↓

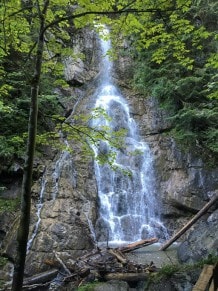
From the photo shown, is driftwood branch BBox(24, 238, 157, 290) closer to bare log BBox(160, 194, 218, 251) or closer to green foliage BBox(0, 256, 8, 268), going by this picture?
green foliage BBox(0, 256, 8, 268)

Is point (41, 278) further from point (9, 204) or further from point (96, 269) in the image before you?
point (9, 204)

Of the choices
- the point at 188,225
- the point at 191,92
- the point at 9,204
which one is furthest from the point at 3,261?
the point at 191,92

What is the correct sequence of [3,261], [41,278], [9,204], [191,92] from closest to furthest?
[41,278], [3,261], [9,204], [191,92]

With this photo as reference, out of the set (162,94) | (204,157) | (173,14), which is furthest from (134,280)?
(162,94)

↑

## [Problem to solve]
Rewrite all of the items above, changing every "closer" to "nearer" and keeping everything else the same. Leave the pictures out.

## [Response to this exercise]
From the photo shown, is driftwood branch BBox(24, 238, 157, 290) nearer to bare log BBox(160, 194, 218, 251) or nearer to green foliage BBox(0, 256, 8, 268), going by this picture?
green foliage BBox(0, 256, 8, 268)

Is point (41, 278) further from point (9, 204) or further from point (96, 269) in the image before you?
point (9, 204)

Of the choices
- the point at 188,225
- the point at 191,92
- the point at 9,204
which one is furthest from the point at 3,261?
the point at 191,92

What is the correct sequence of [3,261], [41,278], [9,204], [191,92] from closest to furthest?
[41,278], [3,261], [9,204], [191,92]

With this photo as reference, out of the set (162,94) | (204,157) | (173,14), which is furthest from (134,280)?
(162,94)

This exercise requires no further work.